August 24, 2017 01:01 am | Updated 01:01 am IST - CHENNAI

CHENNAI, 23/08/2017 : For City : P.K.Ramanathan, from Defence colony, Nandambakkam in Chennai. Photo: B. Jothi Ramalingam

CHENNAI, 23/08/2017 : For City : P.K.Ramanathan, from Defence colony, Nandambakkam in Chennai. Photo: B. Jothi Ramalingam

Chennaiites these days dread travelling on the congested Tiruvottiyur High Road. But hard as it might be to believe, a stretch of this arterial road was a lush green coconut grove during the 1950s.

Recalling his childhood memories of north Madras, eighty-one-year-old Commander P.K. Ramanathan, who retired from Indian Navy Submarine Arm, said he used to play on the footpaths of the road during the late 1940s. There were at least 500 coconut trees in the area.
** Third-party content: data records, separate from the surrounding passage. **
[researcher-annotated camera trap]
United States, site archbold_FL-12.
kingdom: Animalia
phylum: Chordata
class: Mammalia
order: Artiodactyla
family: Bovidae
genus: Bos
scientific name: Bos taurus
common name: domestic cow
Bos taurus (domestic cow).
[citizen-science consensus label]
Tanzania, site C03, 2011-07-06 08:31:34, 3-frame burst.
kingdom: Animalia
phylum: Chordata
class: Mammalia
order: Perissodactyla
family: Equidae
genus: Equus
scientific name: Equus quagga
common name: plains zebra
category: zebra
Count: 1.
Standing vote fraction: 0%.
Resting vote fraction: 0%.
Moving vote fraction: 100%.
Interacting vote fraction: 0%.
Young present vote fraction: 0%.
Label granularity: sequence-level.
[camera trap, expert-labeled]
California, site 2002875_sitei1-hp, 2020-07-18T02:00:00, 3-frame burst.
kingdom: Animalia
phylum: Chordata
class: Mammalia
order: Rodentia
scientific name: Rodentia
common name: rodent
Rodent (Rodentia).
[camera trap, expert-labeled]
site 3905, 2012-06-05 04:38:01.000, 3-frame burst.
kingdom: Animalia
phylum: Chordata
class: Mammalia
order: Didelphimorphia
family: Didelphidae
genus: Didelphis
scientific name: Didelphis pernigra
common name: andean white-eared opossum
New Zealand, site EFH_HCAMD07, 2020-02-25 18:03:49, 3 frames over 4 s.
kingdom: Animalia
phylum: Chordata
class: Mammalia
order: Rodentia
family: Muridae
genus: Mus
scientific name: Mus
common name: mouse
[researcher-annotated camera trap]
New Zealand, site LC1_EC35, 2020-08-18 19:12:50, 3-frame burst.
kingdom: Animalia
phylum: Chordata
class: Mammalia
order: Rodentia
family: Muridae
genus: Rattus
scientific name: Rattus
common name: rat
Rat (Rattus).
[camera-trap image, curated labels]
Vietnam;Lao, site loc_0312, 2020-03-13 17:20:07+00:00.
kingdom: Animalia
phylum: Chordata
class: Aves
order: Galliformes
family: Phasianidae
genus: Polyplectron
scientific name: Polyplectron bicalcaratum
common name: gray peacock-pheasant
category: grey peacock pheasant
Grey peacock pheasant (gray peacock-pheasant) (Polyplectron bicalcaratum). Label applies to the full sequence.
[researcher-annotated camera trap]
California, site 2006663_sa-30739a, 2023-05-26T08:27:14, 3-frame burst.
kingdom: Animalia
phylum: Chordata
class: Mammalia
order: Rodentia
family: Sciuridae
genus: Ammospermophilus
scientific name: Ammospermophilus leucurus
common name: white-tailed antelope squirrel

“As my father worked in the Railways then, I grew up in Old Washermenpet. We lived in a place called ‘12 chatram’, a popular locality. A Chettiar family had given the houses for 12 families free of rent then. We used to travel to our house in a horse cart from Central station,” he said.

In the place of the Theagaraya Chetty Hindu Secondary School, Old Washermenpet, where he studied, now stands Sir Theagaraya College. “During lunch breaks, I used to visit Maharani theatre to catch up on songs played during matinee shows. Though the gates would be closed, I would listen to songs through the doors left open for ventilation,” he said.

Mr. Ramanathan was a regular visitor to Robinson Park in Royapuram. “It was there I learnt cycling by renting a cycle for one anna . Boxing matches were famous then and I never failed to watch the ones held every Sunday. There were many cricket clubs too,” he recalled.

By the 1960s, he had shifted to East Tambaram. “When I recently visited old Washermenpet, there were hardly any traces of the places I grew up in. Metro Rail work is on near Theagaraya College,” said Mr. Ramanathan.